=== Section Start ===

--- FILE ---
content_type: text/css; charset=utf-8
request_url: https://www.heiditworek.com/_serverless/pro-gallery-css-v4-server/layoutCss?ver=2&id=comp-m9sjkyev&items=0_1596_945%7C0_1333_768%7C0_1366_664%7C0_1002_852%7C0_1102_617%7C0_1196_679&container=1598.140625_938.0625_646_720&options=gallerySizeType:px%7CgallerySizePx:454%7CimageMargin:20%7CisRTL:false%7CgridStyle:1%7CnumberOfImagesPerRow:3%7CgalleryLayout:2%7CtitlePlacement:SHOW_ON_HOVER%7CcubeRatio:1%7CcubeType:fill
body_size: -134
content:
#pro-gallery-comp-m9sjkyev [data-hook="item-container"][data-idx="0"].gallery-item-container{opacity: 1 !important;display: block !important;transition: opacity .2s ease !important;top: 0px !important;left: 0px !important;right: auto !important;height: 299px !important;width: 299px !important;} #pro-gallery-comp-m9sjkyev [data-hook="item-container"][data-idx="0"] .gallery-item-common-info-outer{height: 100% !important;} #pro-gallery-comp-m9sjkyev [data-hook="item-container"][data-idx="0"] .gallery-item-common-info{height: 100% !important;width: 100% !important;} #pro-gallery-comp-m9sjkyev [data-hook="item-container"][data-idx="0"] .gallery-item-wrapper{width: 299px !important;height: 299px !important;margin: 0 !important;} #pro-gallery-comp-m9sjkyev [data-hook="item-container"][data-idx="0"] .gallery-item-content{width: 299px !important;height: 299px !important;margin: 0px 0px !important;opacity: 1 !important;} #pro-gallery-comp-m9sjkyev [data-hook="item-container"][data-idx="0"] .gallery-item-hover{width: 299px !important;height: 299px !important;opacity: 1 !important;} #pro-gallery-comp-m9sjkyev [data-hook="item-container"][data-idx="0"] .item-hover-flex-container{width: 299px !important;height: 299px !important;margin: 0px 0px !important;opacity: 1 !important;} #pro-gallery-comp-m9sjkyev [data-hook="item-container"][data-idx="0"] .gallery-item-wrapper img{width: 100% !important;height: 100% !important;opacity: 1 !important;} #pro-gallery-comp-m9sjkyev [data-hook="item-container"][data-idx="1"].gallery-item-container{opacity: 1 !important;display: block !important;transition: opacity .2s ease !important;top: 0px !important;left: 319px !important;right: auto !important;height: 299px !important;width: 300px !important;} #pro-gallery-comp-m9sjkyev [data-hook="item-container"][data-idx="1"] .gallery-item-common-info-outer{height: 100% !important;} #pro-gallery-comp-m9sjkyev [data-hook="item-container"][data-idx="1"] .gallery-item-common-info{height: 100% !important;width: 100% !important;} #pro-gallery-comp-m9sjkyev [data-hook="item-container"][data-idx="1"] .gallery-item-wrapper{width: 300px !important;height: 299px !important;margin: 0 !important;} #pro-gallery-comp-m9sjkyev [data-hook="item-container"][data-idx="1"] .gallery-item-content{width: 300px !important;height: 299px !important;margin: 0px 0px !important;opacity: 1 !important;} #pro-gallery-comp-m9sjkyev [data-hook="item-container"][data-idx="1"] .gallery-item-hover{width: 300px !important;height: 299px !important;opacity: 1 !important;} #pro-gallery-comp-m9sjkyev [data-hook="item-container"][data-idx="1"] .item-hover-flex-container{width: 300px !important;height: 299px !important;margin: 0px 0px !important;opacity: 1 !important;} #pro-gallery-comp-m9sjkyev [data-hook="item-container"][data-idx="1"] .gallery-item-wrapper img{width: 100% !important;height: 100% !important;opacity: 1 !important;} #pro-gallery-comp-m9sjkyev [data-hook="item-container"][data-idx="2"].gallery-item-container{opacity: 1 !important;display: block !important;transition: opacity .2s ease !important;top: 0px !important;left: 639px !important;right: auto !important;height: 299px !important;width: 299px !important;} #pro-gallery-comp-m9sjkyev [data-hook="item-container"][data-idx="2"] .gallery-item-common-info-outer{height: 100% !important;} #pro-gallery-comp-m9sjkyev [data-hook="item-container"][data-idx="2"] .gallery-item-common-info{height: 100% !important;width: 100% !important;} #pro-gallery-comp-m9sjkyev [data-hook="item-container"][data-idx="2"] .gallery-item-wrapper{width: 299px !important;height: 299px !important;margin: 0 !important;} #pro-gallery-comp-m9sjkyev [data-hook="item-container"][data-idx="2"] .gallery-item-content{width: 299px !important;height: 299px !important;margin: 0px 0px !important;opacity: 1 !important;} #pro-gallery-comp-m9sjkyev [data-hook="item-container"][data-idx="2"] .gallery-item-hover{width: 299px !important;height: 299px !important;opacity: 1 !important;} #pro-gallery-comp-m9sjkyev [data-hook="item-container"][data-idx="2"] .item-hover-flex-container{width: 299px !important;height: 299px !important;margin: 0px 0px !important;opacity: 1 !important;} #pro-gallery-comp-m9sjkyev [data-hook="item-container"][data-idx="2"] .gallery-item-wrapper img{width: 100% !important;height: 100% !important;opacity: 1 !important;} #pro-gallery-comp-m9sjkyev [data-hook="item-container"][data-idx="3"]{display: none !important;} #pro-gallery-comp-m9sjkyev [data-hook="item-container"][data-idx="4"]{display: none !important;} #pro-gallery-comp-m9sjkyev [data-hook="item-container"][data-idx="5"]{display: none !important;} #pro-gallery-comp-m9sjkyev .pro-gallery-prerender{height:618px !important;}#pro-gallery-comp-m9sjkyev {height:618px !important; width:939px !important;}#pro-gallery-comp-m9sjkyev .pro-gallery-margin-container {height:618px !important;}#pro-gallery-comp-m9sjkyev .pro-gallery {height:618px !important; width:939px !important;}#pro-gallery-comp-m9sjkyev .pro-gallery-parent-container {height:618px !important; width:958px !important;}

=== Section End ===

### Required work:
Write out the data exactly as it stands.

### Output:
--- FILE ---
content_type: text/css; charset=utf-8
request_url: https://www.heiditworek.com/_serverless/pro-gallery-css-v4-server/layoutCss?ver=2&id=comp-m9sjkyev&items=0_1596_945%7C0_1333_768%7C0_1366_664%7C0_1002_852%7C0_1102_617%7C0_1196_679&container=1598.140625_938.0625_646_720&options=gallerySizeType:px%7CgallerySizePx:454%7CimageMargin:20%7CisRTL:false%7CgridStyle:1%7CnumberOfImagesPerRow:3%7CgalleryLayout:2%7CtitlePlacement:SHOW_ON_HOVER%7CcubeRatio:1%7CcubeType:fill
body_size: -134
content:
#pro-gallery-comp-m9sjkyev [data-hook="item-container"][data-idx="0"].gallery-item-container{opacity: 1 !important;display: block !important;transition: opacity .2s ease !important;top: 0px !important;left: 0px !important;right: auto !important;height: 299px !important;width: 299px !important;} #pro-gallery-comp-m9sjkyev [data-hook="item-container"][data-idx="0"] .gallery-item-common-info-outer{height: 100% !important;} #pro-gallery-comp-m9sjkyev [data-hook="item-container"][data-idx="0"] .gallery-item-common-info{height: 100% !important;width: 100% !important;} #pro-gallery-comp-m9sjkyev [data-hook="item-container"][data-idx="0"] .gallery-item-wrapper{width: 299px !important;height: 299px !important;margin: 0 !important;} #pro-gallery-comp-m9sjkyev [data-hook="item-container"][data-idx="0"] .gallery-item-content{width: 299px !important;height: 299px !important;margin: 0px 0px !important;opacity: 1 !important;} #pro-gallery-comp-m9sjkyev [data-hook="item-container"][data-idx="0"] .gallery-item-hover{width: 299px !important;height: 299px !important;opacity: 1 !important;} #pro-gallery-comp-m9sjkyev [data-hook="item-container"][data-idx="0"] .item-hover-flex-container{width: 299px !important;height: 299px !important;margin: 0px 0px !important;opacity: 1 !important;} #pro-gallery-comp-m9sjkyev [data-hook="item-container"][data-idx="0"] .gallery-item-wrapper img{width: 100% !important;height: 100% !important;opacity: 1 !important;} #pro-gallery-comp-m9sjkyev [data-hook="item-container"][data-idx="1"].gallery-item-container{opacity: 1 !important;display: block !important;transition: opacity .2s ease !important;top: 0px !important;left: 319px !important;right: auto !important;height: 299px !important;width: 300px !important;} #pro-gallery-comp-m9sjkyev [data-hook="item-container"][data-idx="1"] .gallery-item-common-info-outer{height: 100% !important;} #pro-gallery-comp-m9sjkyev [data-hook="item-container"][data-idx="1"] .gallery-item-common-info{height: 100% !important;width: 100% !important;} #pro-gallery-comp-m9sjkyev [data-hook="item-container"][data-idx="1"] .gallery-item-wrapper{width: 300px !important;height: 299px !important;margin: 0 !important;} #pro-gallery-comp-m9sjkyev [data-hook="item-container"][data-idx="1"] .gallery-item-content{width: 300px !important;height: 299px !important;margin: 0px 0px !important;opacity: 1 !important;} #pro-gallery-comp-m9sjkyev [data-hook="item-container"][data-idx="1"] .gallery-item-hover{width: 300px !important;height: 299px !important;opacity: 1 !important;} #pro-gallery-comp-m9sjkyev [data-hook="item-container"][data-idx="1"] .item-hover-flex-container{width: 300px !important;height: 299px !important;margin: 0px 0px !important;opacity: 1 !important;} #pro-gallery-comp-m9sjkyev [data-hook="item-container"][data-idx="1"] .gallery-item-wrapper img{width: 100% !important;height: 100% !important;opacity: 1 !important;} #pro-gallery-comp-m9sjkyev [data-hook="item-container"][data-idx="2"].gallery-item-container{opacity: 1 !important;display: block !important;transition: opacity .2s ease !important;top: 0px !important;left: 639px !important;right: auto !important;height: 299px !important;width: 299px !important;} #pro-gallery-comp-m9sjkyev [data-hook="item-container"][data-idx="2"] .gallery-item-common-info-outer{height: 100% !important;} #pro-gallery-comp-m9sjkyev [data-hook="item-container"][data-idx="2"] .gallery-item-common-info{height: 100% !important;width: 100% !important;} #pro-gallery-comp-m9sjkyev [data-hook="item-container"][data-idx="2"] .gallery-item-wrapper{width: 299px !important;height: 299px !important;margin: 0 !important;} #pro-gallery-comp-m9sjkyev [data-hook="item-container"][data-idx="2"] .gallery-item-content{width: 299px !important;height: 299px !important;margin: 0px 0px !important;opacity: 1 !important;} #pro-gallery-comp-m9sjkyev [data-hook="item-container"][data-idx="2"] .gallery-item-hover{width: 299px !important;height: 299px !important;opacity: 1 !important;} #pro-gallery-comp-m9sjkyev [data-hook="item-container"][data-idx="2"] .item-hover-flex-container{width: 299px !important;height: 299px !important;margin: 0px 0px !important;opacity: 1 !important;} #pro-gallery-comp-m9sjkyev [data-hook="item-container"][data-idx="2"] .gallery-item-wrapper img{width: 100% !important;height: 100% !important;opacity: 1 !important;} #pro-gallery-comp-m9sjkyev [data-hook="item-container"][data-idx="3"]{display: none !important;} #pro-gallery-comp-m9sjkyev [data-hook="item-container"][data-idx="4"]{display: none !important;} #pro-gallery-comp-m9sjkyev [data-hook="item-container"][data-idx="5"]{display: none !important;} #pro-gallery-comp-m9sjkyev .pro-gallery-prerender{height:618px !important;}#pro-gallery-comp-m9sjkyev {height:618px !important; width:939px !important;}#pro-gallery-comp-m9sjkyev .pro-gallery-margin-container {height:618px !important;}#pro-gallery-comp-m9sjkyev .pro-gallery {height:618px !important; width:939px !important;}#pro-gallery-comp-m9sjkyev .pro-gallery-parent-container {height:618px !important; width:958px !important;}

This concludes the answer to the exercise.